[BEGIN]

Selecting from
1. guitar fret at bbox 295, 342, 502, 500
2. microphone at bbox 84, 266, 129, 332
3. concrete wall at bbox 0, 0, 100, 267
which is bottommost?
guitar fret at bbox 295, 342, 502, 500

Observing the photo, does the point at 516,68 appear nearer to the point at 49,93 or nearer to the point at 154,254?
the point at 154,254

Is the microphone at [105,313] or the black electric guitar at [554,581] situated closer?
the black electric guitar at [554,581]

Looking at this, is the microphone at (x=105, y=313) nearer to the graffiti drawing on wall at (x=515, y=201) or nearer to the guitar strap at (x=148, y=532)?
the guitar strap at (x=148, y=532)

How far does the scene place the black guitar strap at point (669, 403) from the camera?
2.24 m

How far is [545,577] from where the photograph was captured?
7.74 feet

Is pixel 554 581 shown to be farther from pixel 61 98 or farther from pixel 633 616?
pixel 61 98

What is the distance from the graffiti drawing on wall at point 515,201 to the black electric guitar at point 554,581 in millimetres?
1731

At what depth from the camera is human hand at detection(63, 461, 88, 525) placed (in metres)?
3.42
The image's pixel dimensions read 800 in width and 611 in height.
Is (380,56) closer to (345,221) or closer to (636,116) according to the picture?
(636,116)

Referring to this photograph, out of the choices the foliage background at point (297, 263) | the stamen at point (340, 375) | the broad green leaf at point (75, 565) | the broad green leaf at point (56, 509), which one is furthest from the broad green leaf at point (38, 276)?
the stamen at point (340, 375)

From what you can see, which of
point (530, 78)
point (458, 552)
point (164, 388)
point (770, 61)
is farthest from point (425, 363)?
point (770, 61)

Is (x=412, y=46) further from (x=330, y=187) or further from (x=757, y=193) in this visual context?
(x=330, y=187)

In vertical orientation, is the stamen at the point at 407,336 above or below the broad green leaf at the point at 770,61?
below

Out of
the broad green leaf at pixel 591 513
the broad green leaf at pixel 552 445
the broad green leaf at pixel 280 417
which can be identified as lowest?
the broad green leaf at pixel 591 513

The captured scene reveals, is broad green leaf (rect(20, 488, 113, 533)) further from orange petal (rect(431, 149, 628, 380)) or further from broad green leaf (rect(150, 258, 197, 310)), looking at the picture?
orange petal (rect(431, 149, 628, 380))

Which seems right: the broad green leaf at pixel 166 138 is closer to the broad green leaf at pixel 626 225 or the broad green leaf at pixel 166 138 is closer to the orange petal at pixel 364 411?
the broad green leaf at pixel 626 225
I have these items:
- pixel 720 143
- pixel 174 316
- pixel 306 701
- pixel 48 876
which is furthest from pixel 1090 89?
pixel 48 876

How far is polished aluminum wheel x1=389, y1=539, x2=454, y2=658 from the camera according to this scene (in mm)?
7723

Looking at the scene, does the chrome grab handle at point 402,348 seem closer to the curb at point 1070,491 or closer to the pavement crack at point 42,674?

[END]

» **REQUIRED WORK**
Render the lines above as a numbered list, leaving out the blank lines.

» **WRITTEN ANSWER**
1. Selecting from
2. 1. guitar fret at bbox 295, 342, 502, 500
3. 2. microphone at bbox 84, 266, 129, 332
4. 3. concrete wall at bbox 0, 0, 100, 267
5. which is bottommost?
6. guitar fret at bbox 295, 342, 502, 500
7. Observing the photo, does the point at 516,68 appear nearer to the point at 49,93 or nearer to the point at 154,254?
8. the point at 154,254
9. Is the microphone at [105,313] or the black electric guitar at [554,581] situated closer?
10. the black electric guitar at [554,581]
11. Looking at this, is the microphone at (x=105, y=313) nearer to the graffiti drawing on wall at (x=515, y=201) or nearer to the guitar strap at (x=148, y=532)?
12. the guitar strap at (x=148, y=532)
13. How far does the scene place the black guitar strap at point (669, 403) from the camera?
14. 2.24 m
15. How far is [545,577] from where the photograph was captured?
16. 7.74 feet
17. Is pixel 554 581 shown to be farther from pixel 61 98 or farther from pixel 633 616?
18. pixel 61 98
19. What is the distance from the graffiti drawing on wall at point 515,201 to the black electric guitar at point 554,581 in millimetres?
20. 1731
21. At what depth from the camera is human hand at detection(63, 461, 88, 525) placed (in metres)?
22. 3.42
23. The image's pixel dimensions read 800 in width and 611 in height.
24. Is (380,56) closer to (345,221) or closer to (636,116) according to the picture?
25. (636,116)
26. Referring to this photograph, out of the choices the foliage background at point (297, 263) | the stamen at point (340, 375) | the broad green leaf at point (75, 565) | the broad green leaf at point (56, 509), which one is furthest from the broad green leaf at point (38, 276)?
27. the stamen at point (340, 375)
28. From what you can see, which of
29. point (530, 78)
30. point (458, 552)
31. point (164, 388)
32. point (770, 61)
33. is farthest from point (425, 363)?
34. point (770, 61)
35. Is (x=412, y=46) further from (x=330, y=187) or further from (x=757, y=193) in this visual context?
36. (x=330, y=187)
37. In vertical orientation, is the stamen at the point at 407,336 above or below the broad green leaf at the point at 770,61?
38. below
39. Out of
40. the broad green leaf at pixel 591 513
41. the broad green leaf at pixel 552 445
42. the broad green leaf at pixel 280 417
43. which can be identified as lowest?
44. the broad green leaf at pixel 591 513
45. The captured scene reveals, is broad green leaf (rect(20, 488, 113, 533)) further from orange petal (rect(431, 149, 628, 380)) or further from broad green leaf (rect(150, 258, 197, 310)), looking at the picture?
46. orange petal (rect(431, 149, 628, 380))
47. Which seems right: the broad green leaf at pixel 166 138 is closer to the broad green leaf at pixel 626 225 or the broad green leaf at pixel 166 138 is closer to the orange petal at pixel 364 411?
48. the broad green leaf at pixel 626 225
49. I have these items:
50. - pixel 720 143
51. - pixel 174 316
52. - pixel 306 701
53. - pixel 48 876
54. which is furthest from pixel 1090 89?
55. pixel 48 876
56. How far is polished aluminum wheel x1=389, y1=539, x2=454, y2=658 from the camera according to this scene (in mm)?
57. 7723
58. Looking at the scene, does the chrome grab handle at point 402,348 seem closer to the curb at point 1070,491 or closer to the pavement crack at point 42,674?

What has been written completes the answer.